Even if some of the conduct was unrelated to the inspector’s protected status, the inspector alleged that on the day of his return, the supervisor’s aggressive comments were accompanied by a complaint about how long the inspector was absent. That comment helped link the alleged abuse to the employee’s FMLA leave. 

3 

The timing of the escalation in abuse was a factor in the case, the court found. This was not a situation where the harassment began months after an employee’s return to work. In this case, it happened the same day. “[T]his fact alone goes a long way toward establishing his prima facie case,” the court wrote. 

4 

A retaliation claim is not dependent on an individual using specific words or mentioning the employee’s protected status.
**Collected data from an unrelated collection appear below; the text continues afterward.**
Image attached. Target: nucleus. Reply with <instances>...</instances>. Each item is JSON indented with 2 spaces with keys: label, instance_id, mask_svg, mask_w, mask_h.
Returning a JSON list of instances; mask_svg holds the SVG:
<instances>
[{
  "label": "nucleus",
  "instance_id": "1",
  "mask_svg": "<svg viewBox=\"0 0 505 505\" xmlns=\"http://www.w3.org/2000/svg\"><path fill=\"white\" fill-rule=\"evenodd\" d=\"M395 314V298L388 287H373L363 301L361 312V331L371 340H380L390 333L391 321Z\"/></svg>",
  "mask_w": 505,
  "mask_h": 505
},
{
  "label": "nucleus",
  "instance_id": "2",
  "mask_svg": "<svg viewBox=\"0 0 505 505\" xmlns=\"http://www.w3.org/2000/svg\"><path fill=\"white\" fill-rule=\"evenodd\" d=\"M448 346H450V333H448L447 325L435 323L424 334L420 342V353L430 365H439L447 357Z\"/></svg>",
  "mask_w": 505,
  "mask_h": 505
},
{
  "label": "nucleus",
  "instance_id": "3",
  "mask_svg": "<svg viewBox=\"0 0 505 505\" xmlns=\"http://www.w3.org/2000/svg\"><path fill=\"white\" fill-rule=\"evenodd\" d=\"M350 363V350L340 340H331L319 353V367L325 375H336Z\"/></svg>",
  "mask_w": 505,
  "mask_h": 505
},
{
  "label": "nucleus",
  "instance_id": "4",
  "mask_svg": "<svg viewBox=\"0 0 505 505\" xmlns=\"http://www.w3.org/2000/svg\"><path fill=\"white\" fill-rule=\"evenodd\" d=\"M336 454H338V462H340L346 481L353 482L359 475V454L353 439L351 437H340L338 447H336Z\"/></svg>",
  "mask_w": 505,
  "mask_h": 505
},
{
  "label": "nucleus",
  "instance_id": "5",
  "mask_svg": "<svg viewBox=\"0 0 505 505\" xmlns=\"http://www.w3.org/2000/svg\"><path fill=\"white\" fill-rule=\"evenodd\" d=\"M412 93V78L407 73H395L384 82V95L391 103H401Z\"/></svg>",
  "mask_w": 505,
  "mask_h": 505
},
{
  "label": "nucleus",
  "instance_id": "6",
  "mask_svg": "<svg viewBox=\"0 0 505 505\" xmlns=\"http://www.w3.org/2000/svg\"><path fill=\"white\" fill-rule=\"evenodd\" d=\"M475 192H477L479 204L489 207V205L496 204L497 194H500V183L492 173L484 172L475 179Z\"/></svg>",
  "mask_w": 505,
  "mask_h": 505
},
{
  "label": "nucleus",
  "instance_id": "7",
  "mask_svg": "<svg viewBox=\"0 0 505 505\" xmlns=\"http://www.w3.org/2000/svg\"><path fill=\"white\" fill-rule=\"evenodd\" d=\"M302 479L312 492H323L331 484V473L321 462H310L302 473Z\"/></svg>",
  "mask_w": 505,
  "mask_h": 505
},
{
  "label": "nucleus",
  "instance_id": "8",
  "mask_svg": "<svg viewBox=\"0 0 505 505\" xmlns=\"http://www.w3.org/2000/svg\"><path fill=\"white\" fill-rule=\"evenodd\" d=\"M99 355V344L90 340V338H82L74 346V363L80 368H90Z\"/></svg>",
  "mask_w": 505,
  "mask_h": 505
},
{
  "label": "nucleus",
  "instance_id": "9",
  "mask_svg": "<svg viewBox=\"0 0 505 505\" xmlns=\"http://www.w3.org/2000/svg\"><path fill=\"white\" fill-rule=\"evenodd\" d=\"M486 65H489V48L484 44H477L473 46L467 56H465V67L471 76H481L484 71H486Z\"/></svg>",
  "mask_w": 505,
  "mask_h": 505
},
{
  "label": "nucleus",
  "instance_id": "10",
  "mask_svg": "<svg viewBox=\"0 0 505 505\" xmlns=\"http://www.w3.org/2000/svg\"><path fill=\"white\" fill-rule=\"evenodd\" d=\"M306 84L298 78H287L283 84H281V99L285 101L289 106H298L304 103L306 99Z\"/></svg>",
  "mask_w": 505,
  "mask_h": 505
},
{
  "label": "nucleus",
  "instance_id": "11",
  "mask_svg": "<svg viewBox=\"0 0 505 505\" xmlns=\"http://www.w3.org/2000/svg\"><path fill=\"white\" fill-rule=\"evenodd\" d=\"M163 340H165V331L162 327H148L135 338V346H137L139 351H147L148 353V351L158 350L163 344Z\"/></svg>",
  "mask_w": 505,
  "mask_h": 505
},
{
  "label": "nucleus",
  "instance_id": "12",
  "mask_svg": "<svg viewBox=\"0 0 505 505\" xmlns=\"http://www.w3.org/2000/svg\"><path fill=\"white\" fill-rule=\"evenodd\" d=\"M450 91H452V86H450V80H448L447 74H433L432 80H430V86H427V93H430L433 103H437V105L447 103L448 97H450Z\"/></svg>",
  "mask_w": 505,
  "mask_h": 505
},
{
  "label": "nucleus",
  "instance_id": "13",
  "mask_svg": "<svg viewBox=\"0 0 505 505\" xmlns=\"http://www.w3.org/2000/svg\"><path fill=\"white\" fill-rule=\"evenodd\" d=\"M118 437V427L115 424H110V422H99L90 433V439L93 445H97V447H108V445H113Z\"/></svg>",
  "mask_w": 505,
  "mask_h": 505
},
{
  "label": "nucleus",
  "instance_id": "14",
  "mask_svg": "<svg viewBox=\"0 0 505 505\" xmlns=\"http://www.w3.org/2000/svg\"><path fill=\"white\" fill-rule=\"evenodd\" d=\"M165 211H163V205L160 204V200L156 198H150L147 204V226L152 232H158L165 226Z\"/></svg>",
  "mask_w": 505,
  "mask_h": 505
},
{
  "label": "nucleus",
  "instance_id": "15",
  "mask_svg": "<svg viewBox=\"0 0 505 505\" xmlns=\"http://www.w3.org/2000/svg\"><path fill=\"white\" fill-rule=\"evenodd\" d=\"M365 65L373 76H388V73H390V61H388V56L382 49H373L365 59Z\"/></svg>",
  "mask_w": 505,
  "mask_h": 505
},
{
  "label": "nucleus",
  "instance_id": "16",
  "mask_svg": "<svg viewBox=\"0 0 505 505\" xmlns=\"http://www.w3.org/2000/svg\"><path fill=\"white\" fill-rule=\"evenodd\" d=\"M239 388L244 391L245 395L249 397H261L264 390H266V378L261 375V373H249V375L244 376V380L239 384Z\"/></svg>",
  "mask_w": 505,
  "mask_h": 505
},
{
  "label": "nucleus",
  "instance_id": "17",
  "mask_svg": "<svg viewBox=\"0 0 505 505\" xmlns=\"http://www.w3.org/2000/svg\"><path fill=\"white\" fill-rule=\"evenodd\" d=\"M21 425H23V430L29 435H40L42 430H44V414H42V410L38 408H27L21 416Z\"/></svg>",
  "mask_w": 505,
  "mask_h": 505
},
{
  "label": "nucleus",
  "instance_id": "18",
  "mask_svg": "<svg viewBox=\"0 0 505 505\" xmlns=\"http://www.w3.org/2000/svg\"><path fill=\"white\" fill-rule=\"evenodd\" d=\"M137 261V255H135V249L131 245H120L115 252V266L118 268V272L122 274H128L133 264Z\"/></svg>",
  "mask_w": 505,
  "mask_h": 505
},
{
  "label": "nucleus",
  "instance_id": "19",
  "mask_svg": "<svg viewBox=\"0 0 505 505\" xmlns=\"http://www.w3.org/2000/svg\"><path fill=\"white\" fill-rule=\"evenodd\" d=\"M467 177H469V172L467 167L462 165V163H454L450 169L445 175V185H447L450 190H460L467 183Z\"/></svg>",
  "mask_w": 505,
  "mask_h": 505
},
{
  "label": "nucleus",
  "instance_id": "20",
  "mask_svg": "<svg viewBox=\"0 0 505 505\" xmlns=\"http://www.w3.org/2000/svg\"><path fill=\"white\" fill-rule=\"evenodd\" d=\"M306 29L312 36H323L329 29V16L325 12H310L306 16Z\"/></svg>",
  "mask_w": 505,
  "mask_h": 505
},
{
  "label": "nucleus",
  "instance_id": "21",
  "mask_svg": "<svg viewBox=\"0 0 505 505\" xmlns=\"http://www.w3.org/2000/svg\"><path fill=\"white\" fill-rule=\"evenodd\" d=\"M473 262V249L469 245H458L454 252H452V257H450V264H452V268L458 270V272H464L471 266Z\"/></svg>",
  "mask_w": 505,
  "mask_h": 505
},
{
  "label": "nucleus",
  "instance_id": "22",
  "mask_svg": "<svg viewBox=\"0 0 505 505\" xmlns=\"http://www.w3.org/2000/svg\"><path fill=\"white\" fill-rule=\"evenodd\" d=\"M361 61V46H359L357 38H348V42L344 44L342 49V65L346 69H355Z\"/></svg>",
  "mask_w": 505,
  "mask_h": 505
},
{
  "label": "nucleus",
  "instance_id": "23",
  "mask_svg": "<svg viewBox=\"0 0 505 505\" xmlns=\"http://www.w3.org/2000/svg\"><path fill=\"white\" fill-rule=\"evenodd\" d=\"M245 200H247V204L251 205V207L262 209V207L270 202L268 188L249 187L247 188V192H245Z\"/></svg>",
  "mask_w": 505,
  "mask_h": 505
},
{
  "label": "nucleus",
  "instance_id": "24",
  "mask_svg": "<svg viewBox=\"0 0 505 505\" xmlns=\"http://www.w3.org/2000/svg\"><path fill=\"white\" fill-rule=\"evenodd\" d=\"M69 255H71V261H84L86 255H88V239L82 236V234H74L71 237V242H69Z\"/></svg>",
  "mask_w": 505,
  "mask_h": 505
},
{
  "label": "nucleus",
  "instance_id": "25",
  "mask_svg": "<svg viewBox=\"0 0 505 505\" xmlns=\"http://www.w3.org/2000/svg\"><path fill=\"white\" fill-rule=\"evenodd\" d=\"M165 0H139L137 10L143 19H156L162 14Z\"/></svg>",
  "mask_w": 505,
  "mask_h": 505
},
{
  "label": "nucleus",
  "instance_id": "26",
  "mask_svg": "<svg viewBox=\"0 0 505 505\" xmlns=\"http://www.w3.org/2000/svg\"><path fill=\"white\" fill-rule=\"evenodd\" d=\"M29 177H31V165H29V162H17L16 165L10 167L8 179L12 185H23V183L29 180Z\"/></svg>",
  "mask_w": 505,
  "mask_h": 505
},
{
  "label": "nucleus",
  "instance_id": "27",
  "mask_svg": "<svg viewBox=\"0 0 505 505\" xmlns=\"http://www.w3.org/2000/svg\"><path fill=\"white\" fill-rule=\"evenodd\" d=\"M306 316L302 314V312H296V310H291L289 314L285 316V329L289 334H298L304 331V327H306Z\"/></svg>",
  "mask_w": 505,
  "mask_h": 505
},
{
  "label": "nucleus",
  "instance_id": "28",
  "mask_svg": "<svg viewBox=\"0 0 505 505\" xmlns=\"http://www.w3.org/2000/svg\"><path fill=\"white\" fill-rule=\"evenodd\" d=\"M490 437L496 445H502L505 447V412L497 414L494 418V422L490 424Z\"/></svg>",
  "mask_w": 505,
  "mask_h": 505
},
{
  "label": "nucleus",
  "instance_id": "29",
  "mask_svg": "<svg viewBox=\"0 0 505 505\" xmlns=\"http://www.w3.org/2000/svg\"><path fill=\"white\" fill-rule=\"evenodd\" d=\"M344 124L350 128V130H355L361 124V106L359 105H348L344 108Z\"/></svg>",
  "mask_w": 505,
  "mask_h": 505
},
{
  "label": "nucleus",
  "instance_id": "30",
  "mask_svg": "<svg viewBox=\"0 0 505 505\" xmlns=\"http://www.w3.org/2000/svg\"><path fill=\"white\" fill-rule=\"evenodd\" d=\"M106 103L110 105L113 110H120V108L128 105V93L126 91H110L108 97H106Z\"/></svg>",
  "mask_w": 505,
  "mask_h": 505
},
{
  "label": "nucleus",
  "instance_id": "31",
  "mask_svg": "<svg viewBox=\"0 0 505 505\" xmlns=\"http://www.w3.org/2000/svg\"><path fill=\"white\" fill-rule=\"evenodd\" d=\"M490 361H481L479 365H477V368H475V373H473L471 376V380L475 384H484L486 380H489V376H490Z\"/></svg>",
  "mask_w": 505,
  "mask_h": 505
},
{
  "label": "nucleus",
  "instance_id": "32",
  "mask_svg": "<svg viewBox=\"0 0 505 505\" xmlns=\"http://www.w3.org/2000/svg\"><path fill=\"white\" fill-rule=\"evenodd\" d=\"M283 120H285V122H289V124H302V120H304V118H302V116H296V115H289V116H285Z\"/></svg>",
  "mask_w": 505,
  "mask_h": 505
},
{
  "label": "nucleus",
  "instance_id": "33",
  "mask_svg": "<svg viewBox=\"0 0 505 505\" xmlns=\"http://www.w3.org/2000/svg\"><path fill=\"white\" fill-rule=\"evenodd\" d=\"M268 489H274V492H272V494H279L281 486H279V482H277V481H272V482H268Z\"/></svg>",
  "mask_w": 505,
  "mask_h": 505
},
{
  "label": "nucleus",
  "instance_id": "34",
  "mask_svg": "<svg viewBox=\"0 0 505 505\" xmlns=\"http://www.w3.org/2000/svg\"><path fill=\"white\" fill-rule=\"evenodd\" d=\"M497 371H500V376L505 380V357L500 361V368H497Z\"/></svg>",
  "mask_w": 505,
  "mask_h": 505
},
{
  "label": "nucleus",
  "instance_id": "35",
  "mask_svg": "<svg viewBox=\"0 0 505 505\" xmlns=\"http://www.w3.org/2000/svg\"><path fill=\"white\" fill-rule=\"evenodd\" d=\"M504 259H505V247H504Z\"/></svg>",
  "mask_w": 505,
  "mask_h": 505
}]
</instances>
Thus, the inspector could establish a viable case even if the supervisor made no explicit mention of his protected activity or status. 

5 

The company provided no other explanation about why the supervisor verbally attacked the inspector, the court noted. 

6 

Another factor that helped the inspector’s case, the court observed, was that at the time of his resignation, the company had no intention of demoting or terminating the employee. “It was quite the opposite; [the general manager] believed [the inspector] was doing ‘a great job,’” the court wrote. 

 
Relying on the above reasoning, the court held that a reasonable jury could find that the supervisor’s behavior was motivated by retaliatory animus regarding the inspector’s request for FMLA leave.  

The court denied the company summary judgment on the inspector’s claim.